* _ESTRATTO SCELTO_:
------------

Negli ultimi anni le fallimentari leggi regionali per il reddito (impropriamente definite reddito di cittadinanza o reddito garantito) sperimentate  sia in Campania che nel Lazio si sono frantumate dietro le mediazioni politiche e le burocrazie incapaci.

Molto probabilmente la stessa fine farà il progetto di legge di iniziativa popolare che verrà ulteriormente modificato dal prossimo governo, costretto in ogni caso a produrre una legge di assistenza sociale come indicato da anni dalla governance europea.
In questo momento la rivendicazione di reddito deve essere intesa come dispositivo di rottura anti-capitalista e di attacco ai profitti ma anche come riconoscimento della produzione sociale permanenete continuamente appropriata dal capitalismo finanziario in forma di
rendita privata. Quindi non come strumento di neo-regolazione redistributiva della ricchezza o di lotta contro la povertà che ci farebbe cadere dalla” trappola dalla precarietà” alla “trappola del welfare to work” ( o del “labourfare”)  impementando attreverso la condizionatezza il controllo
sociale sulle nostre vite. Pensiamo al welfare to work, nella forme in cui è stato introdotto negli Stati Uniti, nel Regno Unito, in Australia e in Germania. I disoccupati vengono costretti a scegliere se accettare uno dei posti di lavoro designati oppure rinunciare all’indennità. Riprendendo le
riflessioni di Guy Standing nel Regno Unito: “Il workfare realizzato nel Regno Unito può solo portare ad un’aumento del precariato (…) Il workfare non ha neppure una ricaduta positiva sulla spesa pubblica. Anzi, è pittosto costoso, sia sul piano amministrativo sia in generale, dal momento che i posti di lavoro in offerta sono a bassa produttività. L’esigenza principale a cui assolve è quella di falsificare il livello della disoccupazione operando una riduzione fittizia, senza creare quindi dei posti di lavoro, ma con il solo risultato di scoraggiare i disoccupati dal richiedere gli assegni assistenziali. In Germania sulla stessa traccia si inseriscono l’ aiuto sociale Hartz IV ed ai mini-job che sono diventati paradagmi della riforme del mercato del lavoro in atto in Europa.

------------

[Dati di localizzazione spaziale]

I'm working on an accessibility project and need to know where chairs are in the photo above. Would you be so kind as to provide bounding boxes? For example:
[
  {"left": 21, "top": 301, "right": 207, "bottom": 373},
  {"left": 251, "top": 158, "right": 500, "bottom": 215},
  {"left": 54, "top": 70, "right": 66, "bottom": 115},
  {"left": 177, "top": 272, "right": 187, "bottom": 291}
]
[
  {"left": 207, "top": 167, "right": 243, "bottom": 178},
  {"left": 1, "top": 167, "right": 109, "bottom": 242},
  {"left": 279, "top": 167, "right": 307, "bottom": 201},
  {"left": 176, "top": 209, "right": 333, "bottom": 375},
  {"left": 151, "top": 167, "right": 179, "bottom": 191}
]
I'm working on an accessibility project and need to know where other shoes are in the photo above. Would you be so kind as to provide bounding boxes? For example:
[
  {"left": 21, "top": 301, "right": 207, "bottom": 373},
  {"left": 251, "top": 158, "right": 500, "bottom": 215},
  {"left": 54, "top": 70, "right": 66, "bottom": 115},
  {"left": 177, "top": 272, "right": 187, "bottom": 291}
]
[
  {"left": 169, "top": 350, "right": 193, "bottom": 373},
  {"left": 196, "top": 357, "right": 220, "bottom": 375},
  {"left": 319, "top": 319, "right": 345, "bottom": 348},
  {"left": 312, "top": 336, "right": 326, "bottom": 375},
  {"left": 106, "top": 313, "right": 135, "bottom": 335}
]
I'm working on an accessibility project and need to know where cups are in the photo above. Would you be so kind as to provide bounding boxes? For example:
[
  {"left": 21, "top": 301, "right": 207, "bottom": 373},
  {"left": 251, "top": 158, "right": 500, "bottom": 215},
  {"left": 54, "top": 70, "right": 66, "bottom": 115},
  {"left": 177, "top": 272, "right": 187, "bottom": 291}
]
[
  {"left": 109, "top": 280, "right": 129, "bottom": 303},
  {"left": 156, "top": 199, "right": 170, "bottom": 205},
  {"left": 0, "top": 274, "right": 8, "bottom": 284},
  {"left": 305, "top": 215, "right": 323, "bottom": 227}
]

------------

* _ESERCIZI DA SVOLGERE_:
1. Riporta senza modifiche la parte del brano sul reddito che comincia con "Molto probabilmente la" e si chiude con "dalla governance europea.".
2. Indica se le affermazioni (a), (b) e (c) concordano con il brano sul reddito, rispondendo sì o no e citando alla lettera le parole del brano che lo stabiliscono.
(a) Le leggi regionali per il reddito sono state sperimentate in Campania e nel Lazio.
(b) Il workfare ha un effetto positivo sulla spesa pubblica.
(c) L'aiuto sociale Hartz IV viene citato come esempio tedesco.
3. Porta avanti il brano sul reddito e sul workfare, ripartendo dopo la sua ultima frase.
Questi record provengono da una fonte diversa.

* _RISPOSTE ATTESE_:
1.
Molto probabilmente la stessa fine farà il progetto di legge di iniziativa popolare che verrà ulteriormente modificato dal prossimo governo, costretto in ogni caso a produrre una legge di assistenza sociale come indicato da anni dalla governance europea.

2.
(a) Sì: "sia in Campania che nel Lazio".
(b) No: "Il workfare non ha neppure una ricaduta positiva sulla spesa pubblica."
(c) Sì: "In Germania sulla stessa traccia si inseriscono l’ aiuto sociale Hartz IV".

3.
Non è un caso che il 12 e il 13 novembre si svolgerà a Napoli la conferenza “Lavorare insieme per l’occupazione dei giovani. Apprendistato e sistemi di formazione duale” per il lancio di un progetto che vedrà la collaborazione tra il Governo italiano e quello tedeisco. Nella capitale italiana del lavoro nero e della disoccupazione i ministri andranno a raccontare che l’apprendistato è la nuova terapia per risolvere i probemi strutturali del mercato del lavoro.

Prenderanno parte all’incontro: il Ministro del Lavoro e delle Politiche Sociali italiano Elsa Fornero, il Ministro federale del Lavoro e degli Affari Sociali tedesco Ursula von der Leyen, il Ministro dell’Istruzione, dell’Università e della Ricerca italiano Francesco Profumo e il Direttore Generale per la Cooperazione Internazionale e Europea per l’istruzione e la Ricerca Volker Riecke.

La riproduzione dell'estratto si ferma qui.